In the title story, a father places warm stones from Sidle Creek on his daughter’s belly to relieve the debilitating cramps of endometriosis. A retired math professor in “The Fractal Geometry of Grief” builds a glass shelter on his wooded property to protect a doe he fell in love with after his wife’s death. In “Loosed” a man small “in position, stature and intelligence” earns money staging cockfights, then dogfights, and then, in a horrifying twist, fights between his four young sons because those are the most exciting of all to the rich, powerful men who bet on them.

A striking number of the 22 stories in the book feature the distinctive voices of young girls and women and center the experiences of pregnancy, childbirth and infertility. “You Four Are the One” is narrated by Lanie, one of four precocious preteens who spend a summer helping care for a neighbor with a high-risk pregnancy, an all-consuming activity that Lanie declares to be “much more exciting than being at the pool and trying to ignore everyone bikinied who’d `developed.’”

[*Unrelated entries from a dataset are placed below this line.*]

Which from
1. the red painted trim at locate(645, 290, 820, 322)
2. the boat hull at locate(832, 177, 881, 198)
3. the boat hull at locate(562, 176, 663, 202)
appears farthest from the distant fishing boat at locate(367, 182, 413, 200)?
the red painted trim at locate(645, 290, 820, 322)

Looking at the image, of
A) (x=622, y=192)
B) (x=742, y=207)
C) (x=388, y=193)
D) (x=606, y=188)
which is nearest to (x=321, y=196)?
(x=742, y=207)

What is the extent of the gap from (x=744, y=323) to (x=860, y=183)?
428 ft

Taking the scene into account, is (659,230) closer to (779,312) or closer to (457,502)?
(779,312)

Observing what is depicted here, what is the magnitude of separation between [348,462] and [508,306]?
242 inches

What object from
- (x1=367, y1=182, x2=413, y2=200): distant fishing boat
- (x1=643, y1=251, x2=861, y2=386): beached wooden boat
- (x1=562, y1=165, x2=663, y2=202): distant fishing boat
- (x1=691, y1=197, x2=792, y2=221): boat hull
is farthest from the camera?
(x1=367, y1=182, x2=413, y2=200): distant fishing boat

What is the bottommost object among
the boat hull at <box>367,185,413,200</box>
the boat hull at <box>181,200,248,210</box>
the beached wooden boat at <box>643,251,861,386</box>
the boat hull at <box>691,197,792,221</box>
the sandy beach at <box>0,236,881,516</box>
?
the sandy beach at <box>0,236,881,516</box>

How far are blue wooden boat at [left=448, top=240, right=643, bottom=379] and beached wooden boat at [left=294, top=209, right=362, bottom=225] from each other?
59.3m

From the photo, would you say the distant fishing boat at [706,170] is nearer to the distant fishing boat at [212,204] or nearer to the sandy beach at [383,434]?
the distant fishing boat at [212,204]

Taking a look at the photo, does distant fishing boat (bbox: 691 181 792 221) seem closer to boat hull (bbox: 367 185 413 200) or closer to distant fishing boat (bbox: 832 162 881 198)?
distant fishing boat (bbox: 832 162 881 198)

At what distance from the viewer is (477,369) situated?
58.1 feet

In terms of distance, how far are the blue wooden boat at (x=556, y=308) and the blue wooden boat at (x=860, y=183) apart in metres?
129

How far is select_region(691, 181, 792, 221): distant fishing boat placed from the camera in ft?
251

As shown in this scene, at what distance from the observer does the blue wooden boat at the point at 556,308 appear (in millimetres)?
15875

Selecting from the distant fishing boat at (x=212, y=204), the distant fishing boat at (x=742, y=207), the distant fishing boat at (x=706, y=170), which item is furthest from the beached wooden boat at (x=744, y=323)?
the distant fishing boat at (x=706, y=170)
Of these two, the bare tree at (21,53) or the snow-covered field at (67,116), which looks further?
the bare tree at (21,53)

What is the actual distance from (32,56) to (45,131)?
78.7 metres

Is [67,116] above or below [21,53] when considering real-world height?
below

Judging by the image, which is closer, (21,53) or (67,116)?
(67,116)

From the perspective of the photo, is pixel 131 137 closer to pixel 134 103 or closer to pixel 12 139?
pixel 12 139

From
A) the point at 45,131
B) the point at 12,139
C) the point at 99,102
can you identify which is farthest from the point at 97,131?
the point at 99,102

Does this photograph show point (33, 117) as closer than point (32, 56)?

The first-person-plural of the story is only one of the thrilling narrative devices that McIlwain uses to tell her linked stories. Some are short enough to qualify as flash fiction, others as lyrical as poetry. Still others make daring leaps in time like “Seeds,” told from the point of view of a man looking at a childhood picture of his recently deceased wife and imagining the traumatic life, “beaten speckled plum” by an abusive stepfather, that lay ahead for her.

Characters in a few stories pop up in others but what truly knits the collection together is McIlwain’s reverence for and knowledge of the natural world. Whether she is writing about a couple that reads prophecies on the shells of red-winged blackbirds or an Italian grandma who believes a garlic necklace is a cure-all, McIlwain brings to life a luminous world of plants and animals that even the extraction industries, sleazy bettors and smooth-talking city hunters “with slick cars and six-figure salaries” cannot destroy.